§ **Stated goal**
Gather every line of the listing below that contains the string "much", and copy each one unchanged.

§ **Records from a collection**
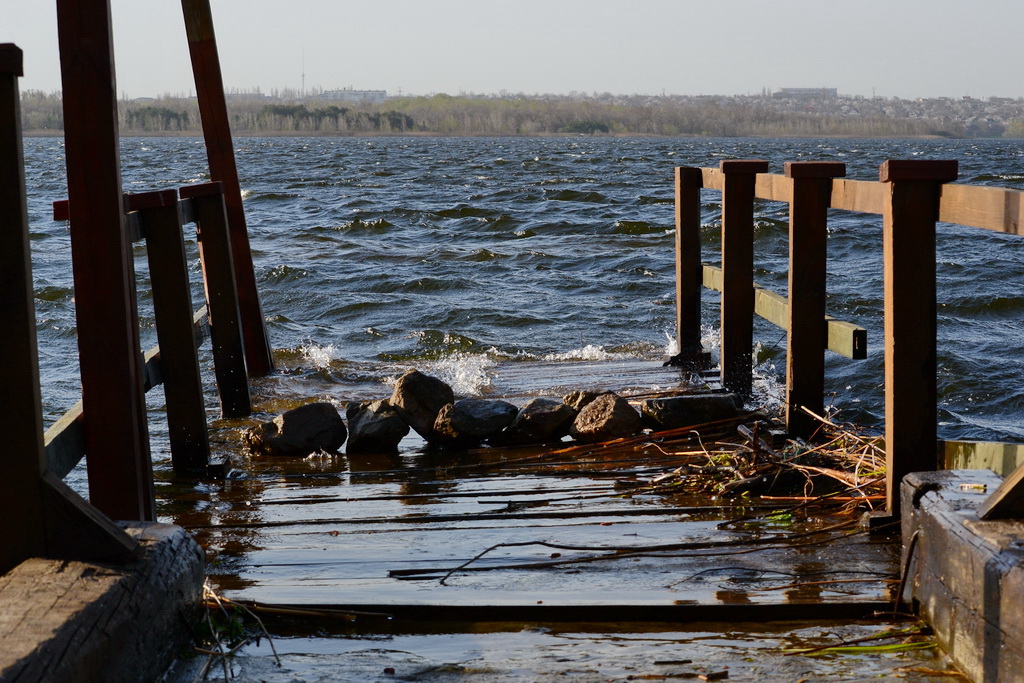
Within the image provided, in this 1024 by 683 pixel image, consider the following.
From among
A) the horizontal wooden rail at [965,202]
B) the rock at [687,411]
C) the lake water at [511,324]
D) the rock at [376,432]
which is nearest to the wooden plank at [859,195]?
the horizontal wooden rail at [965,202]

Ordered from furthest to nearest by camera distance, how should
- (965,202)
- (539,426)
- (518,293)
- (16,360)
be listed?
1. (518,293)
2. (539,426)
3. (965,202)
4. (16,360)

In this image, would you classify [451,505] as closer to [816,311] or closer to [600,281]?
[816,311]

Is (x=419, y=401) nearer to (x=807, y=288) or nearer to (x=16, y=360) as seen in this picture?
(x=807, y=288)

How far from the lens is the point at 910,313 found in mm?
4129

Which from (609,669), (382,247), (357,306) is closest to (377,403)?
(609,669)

* * *

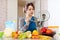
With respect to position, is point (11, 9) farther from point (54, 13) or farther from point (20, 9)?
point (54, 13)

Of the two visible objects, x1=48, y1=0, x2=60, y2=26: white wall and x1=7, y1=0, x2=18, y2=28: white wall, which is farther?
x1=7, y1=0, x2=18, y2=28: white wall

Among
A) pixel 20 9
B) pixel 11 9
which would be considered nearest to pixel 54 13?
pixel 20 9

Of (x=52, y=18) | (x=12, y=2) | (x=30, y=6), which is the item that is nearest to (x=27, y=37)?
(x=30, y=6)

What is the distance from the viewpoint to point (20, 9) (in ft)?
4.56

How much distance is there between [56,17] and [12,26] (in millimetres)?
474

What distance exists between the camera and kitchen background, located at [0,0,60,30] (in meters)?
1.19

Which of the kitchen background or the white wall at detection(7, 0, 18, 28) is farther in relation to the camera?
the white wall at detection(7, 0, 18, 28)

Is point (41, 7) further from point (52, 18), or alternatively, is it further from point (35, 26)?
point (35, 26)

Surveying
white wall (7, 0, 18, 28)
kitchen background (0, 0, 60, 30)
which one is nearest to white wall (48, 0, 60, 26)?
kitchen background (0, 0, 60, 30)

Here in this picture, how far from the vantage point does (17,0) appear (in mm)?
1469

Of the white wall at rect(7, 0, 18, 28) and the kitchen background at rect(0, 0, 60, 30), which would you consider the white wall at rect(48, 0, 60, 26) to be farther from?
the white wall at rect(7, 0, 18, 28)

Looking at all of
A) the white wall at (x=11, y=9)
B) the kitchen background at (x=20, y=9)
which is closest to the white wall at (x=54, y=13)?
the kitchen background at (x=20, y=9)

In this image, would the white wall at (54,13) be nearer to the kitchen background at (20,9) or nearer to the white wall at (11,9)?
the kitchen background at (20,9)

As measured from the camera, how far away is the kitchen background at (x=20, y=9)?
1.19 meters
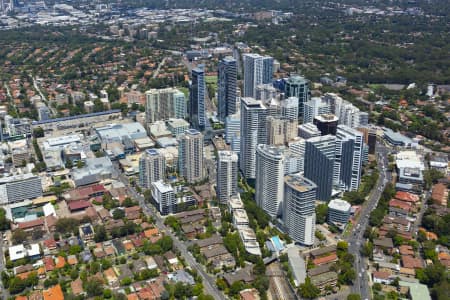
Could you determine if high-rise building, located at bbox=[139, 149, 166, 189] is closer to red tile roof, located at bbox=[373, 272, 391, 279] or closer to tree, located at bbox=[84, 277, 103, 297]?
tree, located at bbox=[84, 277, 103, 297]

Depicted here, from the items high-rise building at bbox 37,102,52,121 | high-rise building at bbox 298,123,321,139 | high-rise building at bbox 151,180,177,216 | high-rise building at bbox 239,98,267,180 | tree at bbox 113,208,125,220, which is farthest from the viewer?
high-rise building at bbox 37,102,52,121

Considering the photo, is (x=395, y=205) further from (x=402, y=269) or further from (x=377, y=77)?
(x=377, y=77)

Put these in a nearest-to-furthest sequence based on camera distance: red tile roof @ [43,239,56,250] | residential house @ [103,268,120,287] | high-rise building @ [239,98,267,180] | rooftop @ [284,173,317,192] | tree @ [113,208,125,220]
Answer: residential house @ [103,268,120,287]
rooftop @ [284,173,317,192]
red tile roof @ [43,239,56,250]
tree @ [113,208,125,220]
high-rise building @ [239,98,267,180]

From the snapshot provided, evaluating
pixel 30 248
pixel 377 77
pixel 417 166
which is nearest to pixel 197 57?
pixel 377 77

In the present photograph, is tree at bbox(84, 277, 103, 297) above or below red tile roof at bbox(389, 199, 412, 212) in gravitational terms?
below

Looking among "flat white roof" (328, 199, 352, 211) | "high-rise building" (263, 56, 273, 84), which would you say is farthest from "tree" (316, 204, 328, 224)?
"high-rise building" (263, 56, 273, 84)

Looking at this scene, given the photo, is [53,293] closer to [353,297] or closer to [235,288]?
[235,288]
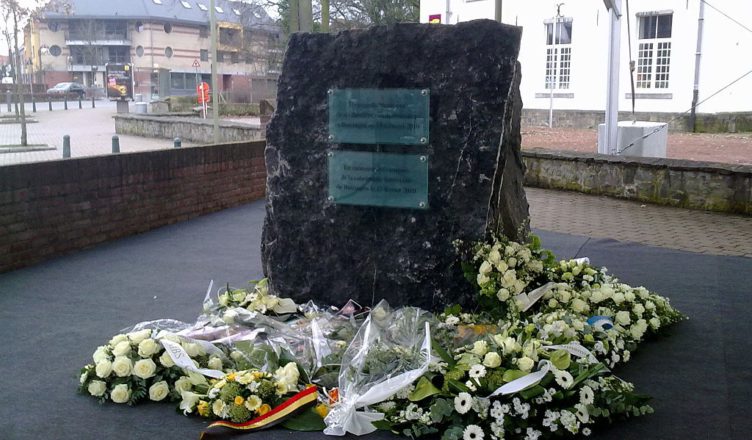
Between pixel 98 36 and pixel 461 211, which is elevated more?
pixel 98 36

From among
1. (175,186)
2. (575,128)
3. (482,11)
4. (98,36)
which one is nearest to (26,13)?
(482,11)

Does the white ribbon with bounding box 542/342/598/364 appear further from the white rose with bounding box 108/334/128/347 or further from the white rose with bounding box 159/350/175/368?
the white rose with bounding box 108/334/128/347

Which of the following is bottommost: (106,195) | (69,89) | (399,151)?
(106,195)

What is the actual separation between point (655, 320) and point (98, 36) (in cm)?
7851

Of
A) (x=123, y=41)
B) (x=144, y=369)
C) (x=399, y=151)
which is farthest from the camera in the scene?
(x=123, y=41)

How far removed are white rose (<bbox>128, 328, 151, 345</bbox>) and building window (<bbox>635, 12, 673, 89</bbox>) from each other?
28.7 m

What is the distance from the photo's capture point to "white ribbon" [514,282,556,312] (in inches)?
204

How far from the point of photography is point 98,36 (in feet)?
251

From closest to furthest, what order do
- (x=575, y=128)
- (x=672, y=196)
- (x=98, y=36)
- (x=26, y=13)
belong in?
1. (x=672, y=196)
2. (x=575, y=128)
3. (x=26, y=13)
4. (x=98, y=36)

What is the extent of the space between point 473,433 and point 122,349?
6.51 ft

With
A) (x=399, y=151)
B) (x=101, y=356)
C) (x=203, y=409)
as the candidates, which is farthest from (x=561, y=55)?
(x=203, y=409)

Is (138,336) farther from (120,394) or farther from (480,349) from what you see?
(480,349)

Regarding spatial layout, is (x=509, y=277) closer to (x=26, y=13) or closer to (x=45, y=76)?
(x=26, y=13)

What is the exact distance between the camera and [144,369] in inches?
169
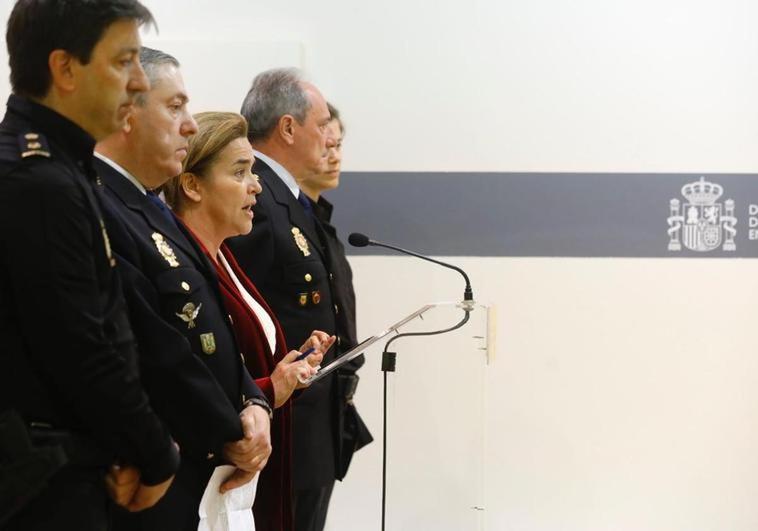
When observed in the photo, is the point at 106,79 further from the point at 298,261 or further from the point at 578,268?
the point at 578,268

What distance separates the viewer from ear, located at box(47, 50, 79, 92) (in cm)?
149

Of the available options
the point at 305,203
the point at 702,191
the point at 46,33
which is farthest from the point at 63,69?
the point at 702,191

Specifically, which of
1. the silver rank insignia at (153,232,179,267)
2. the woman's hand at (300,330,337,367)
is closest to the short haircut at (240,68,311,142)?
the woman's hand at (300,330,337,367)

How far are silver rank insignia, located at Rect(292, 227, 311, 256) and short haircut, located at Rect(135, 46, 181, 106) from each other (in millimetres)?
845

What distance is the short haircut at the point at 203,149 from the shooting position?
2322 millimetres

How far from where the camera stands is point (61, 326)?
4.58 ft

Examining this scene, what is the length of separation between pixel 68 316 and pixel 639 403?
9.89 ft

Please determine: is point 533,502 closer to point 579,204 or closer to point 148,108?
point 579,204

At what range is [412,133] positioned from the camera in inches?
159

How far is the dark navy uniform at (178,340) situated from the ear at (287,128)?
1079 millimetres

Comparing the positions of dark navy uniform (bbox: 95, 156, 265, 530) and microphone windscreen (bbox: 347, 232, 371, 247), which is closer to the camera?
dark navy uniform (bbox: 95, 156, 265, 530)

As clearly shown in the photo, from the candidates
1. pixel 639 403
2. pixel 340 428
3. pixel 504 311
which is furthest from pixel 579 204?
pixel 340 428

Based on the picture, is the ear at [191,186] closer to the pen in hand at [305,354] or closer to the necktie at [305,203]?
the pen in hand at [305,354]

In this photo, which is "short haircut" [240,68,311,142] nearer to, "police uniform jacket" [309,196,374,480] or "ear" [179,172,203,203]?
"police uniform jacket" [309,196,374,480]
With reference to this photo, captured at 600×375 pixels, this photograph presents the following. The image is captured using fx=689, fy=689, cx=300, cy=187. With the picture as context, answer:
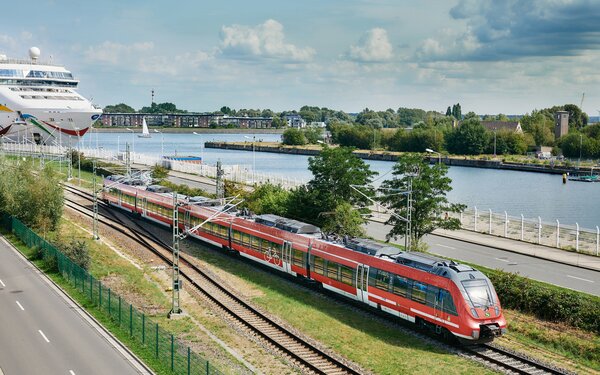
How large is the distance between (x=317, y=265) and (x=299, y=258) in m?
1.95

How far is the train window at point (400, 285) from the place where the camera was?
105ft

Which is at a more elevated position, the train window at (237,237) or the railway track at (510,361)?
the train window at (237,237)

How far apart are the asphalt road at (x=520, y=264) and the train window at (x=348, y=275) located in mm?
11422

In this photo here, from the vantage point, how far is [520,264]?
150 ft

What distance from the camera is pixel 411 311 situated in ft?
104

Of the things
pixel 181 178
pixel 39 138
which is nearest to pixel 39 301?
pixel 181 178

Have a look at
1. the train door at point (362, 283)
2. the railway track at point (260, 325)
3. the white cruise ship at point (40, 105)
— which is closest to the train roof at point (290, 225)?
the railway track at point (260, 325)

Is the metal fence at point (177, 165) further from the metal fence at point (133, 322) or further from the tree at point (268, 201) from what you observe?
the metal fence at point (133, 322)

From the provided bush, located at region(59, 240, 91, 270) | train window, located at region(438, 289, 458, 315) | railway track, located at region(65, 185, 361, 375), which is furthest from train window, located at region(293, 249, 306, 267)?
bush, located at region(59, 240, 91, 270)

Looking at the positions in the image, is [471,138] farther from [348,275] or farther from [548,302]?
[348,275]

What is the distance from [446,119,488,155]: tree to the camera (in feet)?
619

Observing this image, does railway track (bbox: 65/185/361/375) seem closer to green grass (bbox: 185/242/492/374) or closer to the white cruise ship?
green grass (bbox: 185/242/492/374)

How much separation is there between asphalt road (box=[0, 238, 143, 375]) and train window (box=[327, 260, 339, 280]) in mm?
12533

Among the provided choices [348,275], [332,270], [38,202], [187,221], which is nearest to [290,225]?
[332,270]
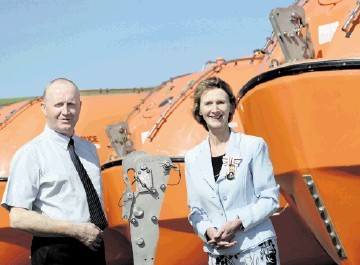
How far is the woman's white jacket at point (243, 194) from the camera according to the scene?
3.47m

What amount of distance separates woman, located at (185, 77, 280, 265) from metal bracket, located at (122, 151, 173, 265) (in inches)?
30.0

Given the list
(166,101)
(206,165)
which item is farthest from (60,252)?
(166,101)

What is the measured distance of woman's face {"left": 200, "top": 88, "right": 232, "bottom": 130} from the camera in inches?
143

§ **Written response**
How much distance is there between [56,17] and [12,26] (in millimetres)?
How much separation is there between asphalt road (box=[0, 238, 143, 375]) and train window (box=[327, 260, 339, 280]) in mm?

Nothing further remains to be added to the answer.